Introduced to the Clark Center, Madison trained with Moore and his wife, Ella Thompson Moore. She met and/or took ballet, African, tap, jazz, any classes offered by Ailey, Faison, DeLavallade, Pepsi Bethel and others.

Moore and his wife, Ella Thompson Moore, trained Madison in the Dunham method at Brooklyn’s Hanson Place Church, and at Clark Center, where she also studied tap, jazz, and modern dance, taking classes with Harris, Bethel, Fred Benjamin and Majorie Perces.

“This is where I became a dancer, where I was exposed to a smorgasbord of amazing dance, knowledge and techniques,” she said. “I was on fire, sometimes taking three classes a day, plus rehearsal, plus going to school and working in the Hunter College library.”

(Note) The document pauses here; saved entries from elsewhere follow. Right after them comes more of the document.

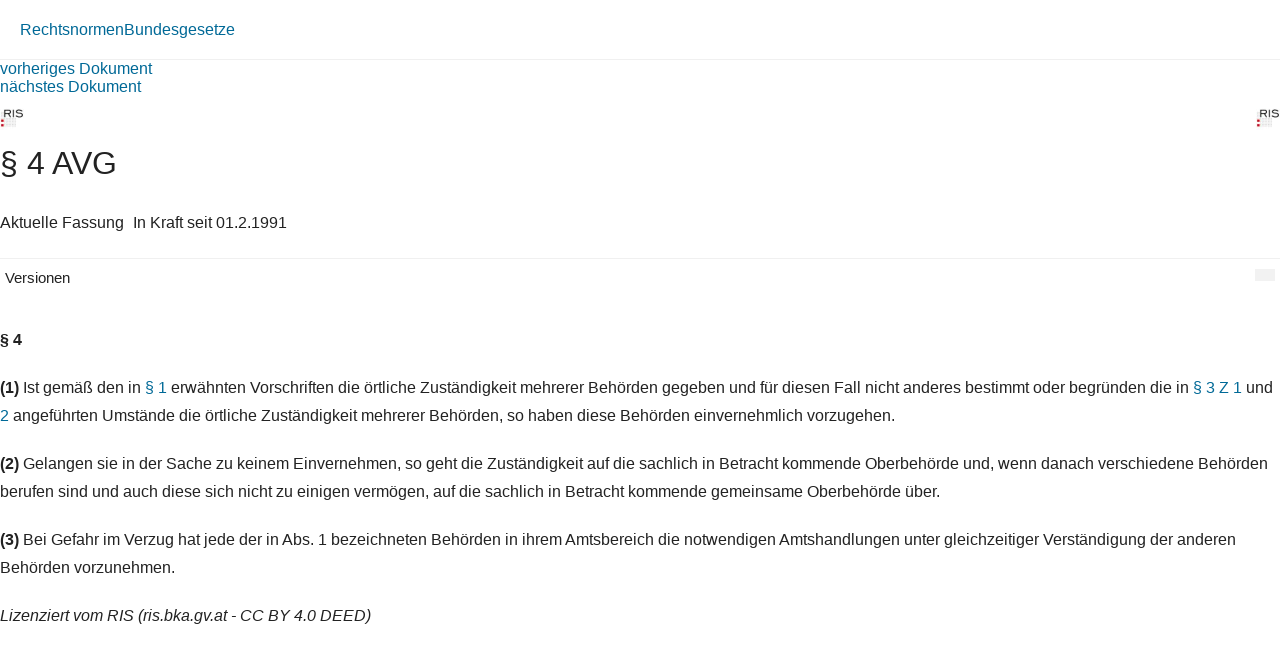

--- FILE ---
content_type: text/html; charset=utf-8
request_url: https://360.lexisnexis.at/d/L-10005768-P4?origin=lk
body_size: 2113
content:





<!DOCTYPE html>

<html lang="de-AT">
<head>
    <meta name="viewport" content="width=device-width" />
    <link href="https://360.lexisnexis.at/d/rechtsnorm-ris/4_avg/L-10005768-P4" rel="canonical" />
    <link rel="stylesheet" href="https://scripts.lexis360.fr/prod/css/doc-styles-e26495f1a4cea838f64c.css" />
    <link rel="stylesheet" href="https://scripts.lexis360.fr/prod/angular/angular/css//fonts/fontawesome_v6/css/fontawesome.min.css" />
    <title>&#167; 4 AVG</title>                                   
    <script type="application/ld+json">
			{
			"@context": "https://schema.org",
			"@type": "Legislation",
			"jurisdiction": "Austria",
			"legislationDate": "1991-02-01",
			"legislationType": "law",
			"legislationLegalForce": {
			"@type": "LegalForceStatus",
			"name": 
			"InForce"},
			"isAccessibleForFree": "True"
			}
		</script>
</head>
<body>
    <div class="breadcrumb-container">
            <div class="breadcrumb">
                    <a href="/sourcenav/Rechtsnormen?node=lnat:taxo_source_ec0213">Rechtsnormen</a>
                                
            </div>
                <i class="fal fa-chevron-right fa-xs arrow-right"></i>
            <div class="breadcrumb">
                                    <a href="/tocnav/Bundesgesetze?node=lnat:taxo_source_2f304f">Bundesgesetze</a>
                
            </div>
    </div>
    <div>
            <div><a href="/d/L-10005768-P3">vorheriges Dokument</a></div>
                    <div><a href="/d/L-10005768-P5">n&#228;chstes Dokument</a></div>

    </div>
    <head><meta http-equiv="Content-Type" content="text/html; charset=UTF-8"><link rel="schema.DC" href="http://purl.org/dc/elements/1.1/"><meta name="DC.title" content="§ 4&nbsp;AVG"><meta name="DC.description" content='&lt;span&gt;&lt;b&gt;§ 4&lt;/b&gt;&lt;/span&gt;&nbsp;&lt;br/&gt;&lt;span&gt;(1)&nbsp;&lt;/span&gt;&lt;span&gt;Ist gemäß den in § 1 erwähnten Vorschriften die örtliche Zuständigkeit mehrerer Behörden gegeben und für diesen Fall nicht anderes bestimmt oder begründen die in § 3 Z 1 und 2 angeführten Umstände die örtliche Zuständigkeit mehrerer Behörden, so haben diese&lt;/span&gt;…&nbsp;&lt;a href=&#34;/d/L-10005768-P4?origin=gs&#34;&gt;Weiterlesen&lt;/a&gt;&lt;br/&gt;'><meta name="DC.date" content="01.02.1991"><meta name="DC.language" content="'de'"><meta name="description" content='&lt;span&gt;&lt;b&gt;§ 4&lt;/b&gt;&lt;/span&gt;&nbsp;&lt;br/&gt;&lt;span&gt;(1)&nbsp;&lt;/span&gt;&lt;span&gt;Ist gemäß den in § 1 erwähnten Vorschriften die örtliche Zuständigkeit mehrerer Behörden gegeben und für diesen Fall nicht anderes bestimmt oder begründen die in § 3 Z 1 und 2 angeführten Umstände die örtliche Zuständigkeit mehrerer Behörden, so haben diese&lt;/span&gt;…&nbsp;&lt;a href=&#34;/d/L-10005768-P4?origin=gs&#34;&gt;Weiterlesen&lt;/a&gt;&lt;br/&gt;'></head><div class="topContent"><div class="row marginLeftRightZero docTitleHeader"><div class="paddingLeftRightZero docTitleDiv"><div class="paddingLeftRightZero docLogoDiv  hidden-sm hidden-md hidden-lg"><span class="docLogo"><img src="https://styles.lexis360.fr/prod/angular/assets/images/PubImages/65235.logo_bka-xxxx-xxxx-xxxxx-xx.1.gif" alt="Lizenz"></span></div><div class="docTitleArea"><h1 class="docTitle">§ 4 AVG</h1></div></div><div class="paddingLeftRightZero docLogoDiv hidden-xs"><span class="docLogo"><img src="https://styles.lexis360.fr/prod/angular/assets/images/PubImages/65235.logo_bka-xxxx-xxxx-xxxxx-xx.1.gif" alt="Lizenz"></span></div></div><div class="metaDataSection"><p><span>Aktuelle Fassung</span><i class="fas fa-circle dot" aria-hidden="true"></i><span>In Kraft seit 01.2.1991</span></p></div><div class="docCompareSection"><div class="versionContent"><a href="#" class="toggleVersionContent" ng-click="toggleVersions()"><i class="fas fa-chevron-right toggleVersionsArrowIcon"></i>Versionen</a><a href="#" class="compareSockets btn" target="" ng-mouseover="docVersionAnonymousPopOverShow($event)" ng-mouseleave="docVersionAnonymousPopOverHide()"></a></div><div class="versionsDetails" style="display:block;"><ul style="display:none"><li><a href="/d/L-10005768-P4?origin=vl" class="doclink" data_docid="L-10005768-P4">01.2.1991 (BGBl. Nr. 51/1991)</a></li></ul></div><div id="lexis-nexis-timeline" style="display:none"><h1 id="lexis-nexis-timeline-title"></h1></div><div id="lmapinfo"></div></div><div class="relatedContentArea hidden-sm hidden-md hidden-lg"><div class="relatedContent"></div></div></div><div class="mainContent noblur"><p><b><p><b>§ 4</b></p></b></p><p><a name="pnum_1"></a><span><b>(1)</b></span> Ist gemäß den in <span class="displayInline"><a class="doclink docViewToolTip" target="_self" data_docid="L-10005768-P1" id="L-10005768-P1" origin="'linking'" ng-mouseover="getDocumentPreview($event)" ng-mouseleave="hideToolTip($event)" href="/d/L-10005768-P1?origin=lk">§ 1</a></span> erwähnten Vorschriften die örtliche Zuständigkeit mehrerer Behörden gegeben und für diesen Fall nicht anderes bestimmt oder begründen die in <span class="displayInline"><a class="doclink docViewToolTip" target="_self" data_docid="L-10005768-P3" id="L-10005768-P3" origin="'linking'" ng-mouseover="getDocumentPreview($event)" ng-mouseleave="hideToolTip($event)" href="/d/L-10005768-P3?origin=lk">§ 3 Z 1</a></span> und <span class="displayInline"><a class="doclink docViewToolTip" target="_self" data_docid="L-10005768-P3" id="L-10005768-P3" origin="'linking'" ng-mouseover="getDocumentPreview($event)" ng-mouseleave="hideToolTip($event)" href="/d/L-10005768-P3?origin=lk">2</a></span> angeführten Umstände die örtliche Zuständigkeit mehrerer Behörden, so haben diese Behörden einvernehmlich vorzugehen.</p><p><a name="pnum_2"></a><span><b>(2)</b></span> Gelangen sie in der Sache zu keinem Einvernehmen, so geht die Zuständigkeit auf die sachlich in Betracht kommende Oberbehörde und, wenn danach verschiedene Behörden berufen sind und auch diese sich nicht zu einigen vermögen, auf die sachlich in Betracht kommende gemeinsame Oberbehörde über.</p><p><a name="pnum_3"></a><span><b>(3)</b></span> Bei Gefahr im Verzug hat jede der in Abs. 1 bezeichneten Behörden in ihrem Amtsbereich die notwendigen Amtshandlungen unter gleichzeitiger Verständigung der anderen Behörden vorzunehmen.</p><div class=""><p><i>Lizenziert vom RIS (ris.bka.gv.at - CC BY 4.0 DEED)</i></p></div></div>

</body>
</html>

Through Moore, Madison danced in the Brooklyn Academy of Music’s first Dance Africa program, now an annual event, and at Riverside Church, and in a PBS special, Dance Black America.

“For us, it was an amazing, inspiring time together,” Madison said.

But Clark Center was also where, seeing the starving artists around her and hearing stories of making soup with ketch-up, Madison decided professional dancing was not for her.

“Teaching was calling me as strongly as dance was,” she said. “Plus I was not going to starve, so I chose.”

Dance continued to be an integral part of Madison’s life as she taught learning disabled elementary school students (18 years) and was an inclusion middle school teacher (four teaching math, four as an administrative supervisor.) After her 2013 retirement the NYC Department of Education rehired Madison in 2015 as a Quality Review consultant, evaluating special needs programs.

She also kept running into women, many of them Clark Center alums –  whose love of dance spanned decades but who had gone on to other professional careers.

In 1995 she founded MoJazz. Childhood friends Cummings and McClain-Marvin were founding members.

Madison choreographs all of the group’s numbers, inspired by a song or event. Today that takes into account the troupe’s changing physicality.

“We can’t jump down on the floor like we used to,” Madison laughed. “You jump down now and you say MEDIC!”

MoJazz members relish their membership.

“When I’m dancing, I’m in a trance,” said Davis-Manigaulte. “The themes we deal with, we feel personally. When Audrey tells us what we’re expressing through dance, I want people to see it, and I want to be one of the people conveying that message.”

 “This is my chance to do something for me,” said Vidal. “This is the one day a week I get to do me. I get here, exhale and do me. For two hours, I am free.”

“Audrey always impresses us with the intent of what we’re doing,” notes McClain-Marvin. “She explains not just to raise our arms, but why we raise the arms. To have someone explain the intention of what you doing, and how you can express it, that really makes a difference.”

“There is purpose behind the movements, and if you don’t convey that purpose, you’re just doing stuff,” Madison said.

MoJazz performs several times a year at various events. They taped a Christmas number in 2019 that aired on Manhattan Cable Network.